La reconnaissance du harcèlement moral institutionnel par la chambre criminelle de la Cour de cassation.
Retour sur la décision de la Cour de cassation du 21 janvier 2025 n° 22-87.145
1/ Contexte de l'affaire
Dans le cadre de la privatisation de France Télécom (devenue Orange), l’entreprise a engagé à partir de 2006 des plans de restructuration visant à supprimer 22 000 postes et à imposer la mobilité à 10 000 agents. Ces transformations ont été accompagnées, entre 2007 et 2009, d’une vague de suicides et de tentatives de suicide de salariés.
Les anciens dirigeants de l’entreprise, soupçonnés d’avoir mis en œuvre une politique managériale visant à déstabiliser les salariés afin de provoquer des départs, avaient été condamnés en première instance et en appel pour harcèlement moral institutionnel.
2/ Le jugement de l'affaire
La Cour d'Appel
La Cour d’appel de Paris avait jugé que ces pratiques entraient dans le champ de l’article 222-33-2 du Code pénal, qui sanctionne les agissements répétés ayant pour objet ou effet de dégrader les conditions de travail au point de porter atteinte aux droits et à la dignité des salariés, d’altérer leur santé ou de compromettre leur avenir professionnel.
Les dirigeants condamnés ont formé un pourvoi en cassation, soutenant que le harcèlement moral institutionnel ne correspondait pas à la définition légale, laquelle serait limitée à des faits visant des salariés individuellement identifiables.
La Cour de cassation
La chambre criminelle de la Cour de cassation, a rejeté cet argument.
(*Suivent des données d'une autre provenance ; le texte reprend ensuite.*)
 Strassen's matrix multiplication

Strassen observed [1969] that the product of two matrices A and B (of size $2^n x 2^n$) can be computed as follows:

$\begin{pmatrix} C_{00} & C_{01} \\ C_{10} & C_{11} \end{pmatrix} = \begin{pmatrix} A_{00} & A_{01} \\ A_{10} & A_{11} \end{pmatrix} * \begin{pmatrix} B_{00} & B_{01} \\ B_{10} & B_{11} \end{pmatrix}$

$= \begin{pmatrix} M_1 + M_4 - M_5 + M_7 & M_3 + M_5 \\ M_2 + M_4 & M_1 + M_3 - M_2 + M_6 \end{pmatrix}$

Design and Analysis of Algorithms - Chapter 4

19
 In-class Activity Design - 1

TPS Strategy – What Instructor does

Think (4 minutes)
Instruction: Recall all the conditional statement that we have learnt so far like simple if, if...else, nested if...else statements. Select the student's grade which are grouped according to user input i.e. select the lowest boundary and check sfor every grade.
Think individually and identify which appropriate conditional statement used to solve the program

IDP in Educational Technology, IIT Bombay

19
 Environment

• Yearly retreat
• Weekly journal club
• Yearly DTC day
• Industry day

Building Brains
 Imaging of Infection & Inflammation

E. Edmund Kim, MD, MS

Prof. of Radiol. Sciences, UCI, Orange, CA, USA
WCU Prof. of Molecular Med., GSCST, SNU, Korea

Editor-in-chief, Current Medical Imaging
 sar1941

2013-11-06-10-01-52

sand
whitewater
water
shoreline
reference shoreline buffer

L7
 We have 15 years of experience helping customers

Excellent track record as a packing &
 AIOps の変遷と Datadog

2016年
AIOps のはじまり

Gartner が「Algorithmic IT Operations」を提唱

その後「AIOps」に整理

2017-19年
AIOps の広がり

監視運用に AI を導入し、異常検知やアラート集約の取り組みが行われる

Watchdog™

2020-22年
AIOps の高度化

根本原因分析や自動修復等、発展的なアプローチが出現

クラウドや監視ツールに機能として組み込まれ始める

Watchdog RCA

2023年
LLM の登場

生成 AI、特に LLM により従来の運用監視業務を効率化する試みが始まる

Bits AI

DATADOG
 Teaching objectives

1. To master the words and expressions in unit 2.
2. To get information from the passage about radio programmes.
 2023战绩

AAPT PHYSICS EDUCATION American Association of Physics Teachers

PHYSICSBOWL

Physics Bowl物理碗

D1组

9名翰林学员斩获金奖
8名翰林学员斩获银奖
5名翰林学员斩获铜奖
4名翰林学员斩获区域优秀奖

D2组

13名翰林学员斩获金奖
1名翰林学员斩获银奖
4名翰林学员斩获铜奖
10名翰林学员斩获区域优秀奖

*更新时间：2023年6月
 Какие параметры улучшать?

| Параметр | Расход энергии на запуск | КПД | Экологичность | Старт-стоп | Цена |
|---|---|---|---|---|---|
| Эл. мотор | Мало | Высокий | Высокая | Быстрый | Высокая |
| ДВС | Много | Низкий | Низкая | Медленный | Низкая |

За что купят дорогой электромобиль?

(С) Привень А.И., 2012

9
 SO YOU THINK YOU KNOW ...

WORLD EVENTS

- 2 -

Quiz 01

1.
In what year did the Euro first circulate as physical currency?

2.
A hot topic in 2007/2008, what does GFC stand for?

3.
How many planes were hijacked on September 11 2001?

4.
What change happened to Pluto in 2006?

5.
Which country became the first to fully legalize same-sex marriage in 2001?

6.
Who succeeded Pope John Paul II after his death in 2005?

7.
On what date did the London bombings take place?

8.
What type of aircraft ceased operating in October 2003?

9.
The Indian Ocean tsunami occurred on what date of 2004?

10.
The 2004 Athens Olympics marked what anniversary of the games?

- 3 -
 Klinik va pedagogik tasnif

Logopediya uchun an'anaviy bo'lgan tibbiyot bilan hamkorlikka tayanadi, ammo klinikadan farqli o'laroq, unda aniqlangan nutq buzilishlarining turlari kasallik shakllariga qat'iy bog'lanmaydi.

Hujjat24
Elle a jugé que « constituent des agissements pouvant caractériser une situation de harcèlement moral institutionnel, les agissements visant à arrêter et mettre en œuvre, en connaissance de cause, une politique d’entreprise ayant pour objet ou pour effet de dégrader les conditions de travail de tout ou partie des salariés, aux fins de réduire les effectifs ou d’atteindre tout autre objectif managérial, économique ou financier ».
3/ La conclusion
La Cour de cassation rejette le pourvoi des dirigeants.
En consacrant la reconnaissance du harcèlement moral institutionnel, la Cour de cassation reconnait que la responsabilité pénale des dirigeants peut être retenue en raison de la mise en œuvre d’une politique d’entreprise qui, bien que collective, porte atteinte aux droits, à la dignité, et à la santé des salariés.